> **Textauszug**
----------------------------------------
Top, hat geholfen! danke^^

auf gehts


----------



## ATImania (16. Mai 2009)

So ich habe jetzt meinen 15" Philips TFT in Rente geschickt und durch einen Samsung SyncMaster 2243 SN 22" LCD Monitor ersetzt der Full HD Ready ist!

Hab jetzt Burnout Paradise auch endlich in höheren Auflösungen als 1024x768 zocken können. Genau gesagt zocke ich Burnout Paradise jetzt in 1920x1080 Full HD in Max. Settings (außer SSAO "off") mit 31.5 Fps.

hier mal neue Screenshots.......


----------



## SLIKX (23. Mai 2009)

was war denn von euch so die höhste Punktzahl im Stuntrennen??

Meine Höchste war bei ca. 4.880.000 und ich bin bei ca. 32%
Mit dem Jensen P12


----------



## Galford (27. Mai 2009)

SLIKX schrieb:


> was war denn von euch so die höhste Punktzahl im Stuntrennen??
> 
> Meine Höchste war bei ca. 4.880.000 und ich bin bei ca. 32%
> Mit dem Jensen P12


 
Stuntrun ist nicht meine Lieblingsdiziplin, deshalb bin ich auch schlechter als du. Jedoch müssen du und ich wohl einsehen, dass wir Noobs sind. Laut Criterion steht der Record um einiges höher:

".... faced by the simply staggering efforts of *Glesga Maestro*.

Weighing in with a record score of *2,087,282,430 Points*, this double Billionaire really seems to be a 4 Star Stunt Run General. I salute you."



.


----------



## SLIKX (27. Mai 2009)

wie kann man den 2 Mrd. bekommen ohne Trainer?


----------



## boss3D (20. Juni 2009)

Ich bin gestern im Spielemarktplatz _(Xbox 360)_ zufällig auf die Erweiterung *Big Surf Island* gestoßen und habe mir die 1.2 GB Datei gleichmal runtergeladen. Wenn ich jetzt Burnout starte, gibts wirklich eine kleine Insel mehr und auch der Schriftzug ist jetzt orange umrandet und weist auf die Erweiterung hin, aber mich wundern da ein paar Sachen:

1.) Überall liest man, dass die Erweiterung 1000 MS Points kostet. Wieso musste ich nichts bezahlen und konnte die Datei gleich so runterladen?

2.) Sowas wie Installieren gibt es ja auf der Xbox 360 nicht. Muss ich die 1.2 GB Datei einfach auf der HDD lassen _(wo sie jetzt ist)_, damit sie benutzt wird? Normalerweise lädt die Xbox 360 ja automatisch Updates und Patches und spielt diese gleich ein, aber aus dieser "Erweiterung" werde ich nicht schlau weil damit nichts passiert, außer, dass sie scheinbar vom Spiel verwendet wird.
----------------------------------------
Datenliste
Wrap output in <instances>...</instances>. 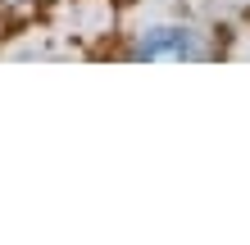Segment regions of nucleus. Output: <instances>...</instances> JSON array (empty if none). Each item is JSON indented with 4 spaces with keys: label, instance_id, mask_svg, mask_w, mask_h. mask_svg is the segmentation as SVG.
Instances as JSON below:
<instances>
[{
    "label": "nucleus",
    "instance_id": "obj_1",
    "mask_svg": "<svg viewBox=\"0 0 250 245\" xmlns=\"http://www.w3.org/2000/svg\"><path fill=\"white\" fill-rule=\"evenodd\" d=\"M137 55H141V59H159V55H173V59H182V55H196V41H191L187 27H159V32L141 37Z\"/></svg>",
    "mask_w": 250,
    "mask_h": 245
}]
</instances>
----------------------------------------
> **Arbeitsaufträge**
A - Mit welcher Bildrate spielt ATImania laut dem Forumsauszug zu Burnout Paradise das Spiel in 1920x1080?
B - Nennen Sie alle Benutzernamen, die im Forumsauszug zu Burnout Paradise als Verfasser eines datierten Beitrags erscheinen.
C - Führen Sie den Forumsauszug zu Burnout Paradise im Anschluss an den letzten Satz von boss3D weiter.

> **Lösungen**
A - Mit 31.5 Fps.

B - ATImania, SLIKX, Galford, boss3D

C -
3.) Was hat es mit dem Update auf v1.9 auf sich, dass ja in irgendeinem Zusammenhang mit Big Surf Island stehen soll?

*[Edit]*
google sagt: Das 1.2 GB Update V1.9 ist gratis und bringt die Insel dazu, allerdeings muss man erste den Zutritt für 1000 MS Points kaufen. 

MfG, boss3D


----------



## computertod (25. Juni 2009)

gibts das Update auch für die PC-Version und vorallem wo?


----------



## Galford (25. Juni 2009)

computertod schrieb:


> gibts das Update auch für die PC-Version und vorallem wo?


 
Nein, Big Surf Island gibt es (noch) nicht für PC. Es wurde weder bestätigt noch dementiert, dass Big Surf Island auch für den PC erscheint. Also weiß es keiner so genau (außer Criterion und EA natürlich) ob wir PC-Spieler das Update noch bekommen oder nicht. Die Car Packs erschienen alle für PC, Cops and Robbers (noch) nicht, und Big Surf eben auch (noch) nicht.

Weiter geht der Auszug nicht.